# [Task instructions]
Skip any picture you find and retype all the remaining lines exactly.

⁂

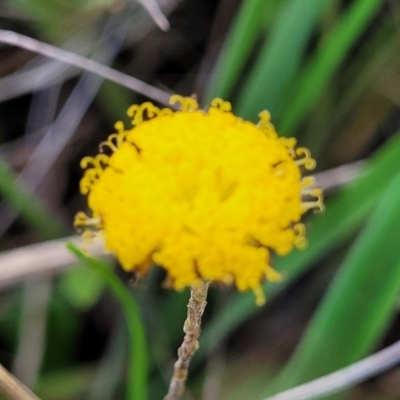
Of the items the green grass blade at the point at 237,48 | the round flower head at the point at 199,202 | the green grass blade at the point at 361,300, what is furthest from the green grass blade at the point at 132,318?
the green grass blade at the point at 237,48

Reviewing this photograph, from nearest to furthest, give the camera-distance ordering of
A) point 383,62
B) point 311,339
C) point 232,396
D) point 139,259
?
point 139,259, point 311,339, point 232,396, point 383,62

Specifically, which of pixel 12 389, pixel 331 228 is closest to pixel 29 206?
pixel 12 389

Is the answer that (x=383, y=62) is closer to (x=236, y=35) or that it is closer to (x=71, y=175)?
(x=236, y=35)

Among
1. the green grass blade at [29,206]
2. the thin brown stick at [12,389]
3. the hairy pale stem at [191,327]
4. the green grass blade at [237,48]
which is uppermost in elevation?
the green grass blade at [237,48]

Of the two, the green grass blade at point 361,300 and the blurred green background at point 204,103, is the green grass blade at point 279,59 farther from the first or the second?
the green grass blade at point 361,300

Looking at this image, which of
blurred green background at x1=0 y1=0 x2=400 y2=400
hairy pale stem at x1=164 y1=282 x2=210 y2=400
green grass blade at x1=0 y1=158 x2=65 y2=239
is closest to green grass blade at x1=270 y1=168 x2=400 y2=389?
blurred green background at x1=0 y1=0 x2=400 y2=400

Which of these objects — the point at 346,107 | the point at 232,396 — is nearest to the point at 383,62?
the point at 346,107
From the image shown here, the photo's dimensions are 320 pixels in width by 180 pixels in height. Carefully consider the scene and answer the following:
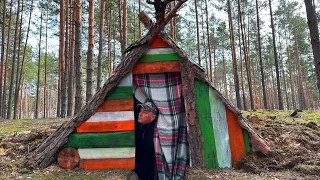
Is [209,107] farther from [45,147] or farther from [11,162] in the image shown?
[11,162]

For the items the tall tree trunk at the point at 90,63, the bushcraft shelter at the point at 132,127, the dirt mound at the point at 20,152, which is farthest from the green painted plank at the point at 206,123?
the tall tree trunk at the point at 90,63

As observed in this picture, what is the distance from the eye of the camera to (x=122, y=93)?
3588mm

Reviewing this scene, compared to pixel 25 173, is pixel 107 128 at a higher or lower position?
higher

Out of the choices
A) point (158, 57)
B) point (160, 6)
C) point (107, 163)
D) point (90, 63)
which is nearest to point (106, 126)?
point (107, 163)

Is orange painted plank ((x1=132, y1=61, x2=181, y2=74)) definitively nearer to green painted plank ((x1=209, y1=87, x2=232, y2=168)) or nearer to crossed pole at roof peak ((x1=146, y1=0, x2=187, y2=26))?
green painted plank ((x1=209, y1=87, x2=232, y2=168))

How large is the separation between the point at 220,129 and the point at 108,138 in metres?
1.60

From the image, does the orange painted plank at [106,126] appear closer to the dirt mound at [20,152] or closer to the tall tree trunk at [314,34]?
the dirt mound at [20,152]

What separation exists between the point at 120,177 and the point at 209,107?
1543mm

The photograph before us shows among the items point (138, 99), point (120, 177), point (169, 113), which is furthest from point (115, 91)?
point (120, 177)

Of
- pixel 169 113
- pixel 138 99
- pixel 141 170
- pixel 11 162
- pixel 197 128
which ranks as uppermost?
pixel 138 99

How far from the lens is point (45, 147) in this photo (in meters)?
3.61

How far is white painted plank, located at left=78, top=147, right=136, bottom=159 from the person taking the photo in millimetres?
3463

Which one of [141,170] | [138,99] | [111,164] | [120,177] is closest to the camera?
[120,177]

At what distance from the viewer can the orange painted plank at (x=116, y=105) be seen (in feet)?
11.6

⁂

# [Expected output]
Of the items the green grass blade at the point at 237,48 | the round flower head at the point at 199,202 | the green grass blade at the point at 361,300, what is furthest from the green grass blade at the point at 132,318?
the green grass blade at the point at 237,48

Reviewing this photograph, from nearest to furthest, give the camera-distance ordering of
A) point 383,62
B) point 311,339
C) point 232,396
D) point 139,259
?
point 139,259, point 311,339, point 232,396, point 383,62

Specifically, which of pixel 12 389, pixel 331 228 is closest to pixel 29 206?
pixel 12 389

Is the answer that (x=383, y=62) is closer to (x=236, y=35) or that it is closer to (x=71, y=175)?
(x=236, y=35)

Among
1. the green grass blade at [29,206]
2. the thin brown stick at [12,389]
3. the hairy pale stem at [191,327]
4. the green grass blade at [237,48]
which is uppermost in elevation?
the green grass blade at [237,48]

Of the two, the green grass blade at point 361,300 and the blurred green background at point 204,103, is the green grass blade at point 279,59 farther from the first or the second?
the green grass blade at point 361,300

Looking at this image, which of
blurred green background at x1=0 y1=0 x2=400 y2=400
hairy pale stem at x1=164 y1=282 x2=210 y2=400
green grass blade at x1=0 y1=158 x2=65 y2=239
is closest to green grass blade at x1=270 y1=168 x2=400 y2=389?
blurred green background at x1=0 y1=0 x2=400 y2=400

Which of these objects — the point at 346,107 | the point at 232,396 — is nearest to the point at 383,62?
the point at 346,107
From the image shown here, the photo's dimensions are 320 pixels in width by 180 pixels in height. Carefully consider the scene and answer the following:
Is [209,107] farther from [45,147] or farther from [11,162] in the image shown?
[11,162]

For the items the tall tree trunk at the point at 90,63, the bushcraft shelter at the point at 132,127, the dirt mound at the point at 20,152, which is farthest from the green painted plank at the point at 206,123?
the tall tree trunk at the point at 90,63

As observed in this picture, what is the distance from the eye of the camera to (x=122, y=93)?
3588mm

Reviewing this scene, compared to pixel 25 173, is pixel 107 128 at a higher or lower position?
higher

Out of the choices
A) point (158, 57)
B) point (160, 6)
C) point (107, 163)
D) point (90, 63)
which is nearest to point (106, 126)?
point (107, 163)

Is orange painted plank ((x1=132, y1=61, x2=181, y2=74)) definitively nearer to green painted plank ((x1=209, y1=87, x2=232, y2=168)) or nearer to crossed pole at roof peak ((x1=146, y1=0, x2=187, y2=26))?
green painted plank ((x1=209, y1=87, x2=232, y2=168))

How large is the separation between the point at 220,129 and the point at 108,138 in metres?
1.60

From the image, does the orange painted plank at [106,126] appear closer to the dirt mound at [20,152] or closer to the tall tree trunk at [314,34]?
the dirt mound at [20,152]

What separation exists between the point at 120,177 and the point at 209,107?
1543mm

The photograph before us shows among the items point (138, 99), point (120, 177), point (169, 113), which is furthest from point (115, 91)?
point (120, 177)

Of
- pixel 169 113
- pixel 138 99
- pixel 141 170
- pixel 11 162
- pixel 197 128
which ranks as uppermost?
pixel 138 99

How far from the lens is point (45, 147) in this photo (in meters)?
3.61

How far is white painted plank, located at left=78, top=147, right=136, bottom=159 from the person taking the photo in millimetres?
3463

Which one of [141,170] | [138,99] | [111,164] | [120,177] is closest to the camera?
[120,177]

At what distance from the viewer can the orange painted plank at (x=116, y=105) be seen (in feet)?
11.6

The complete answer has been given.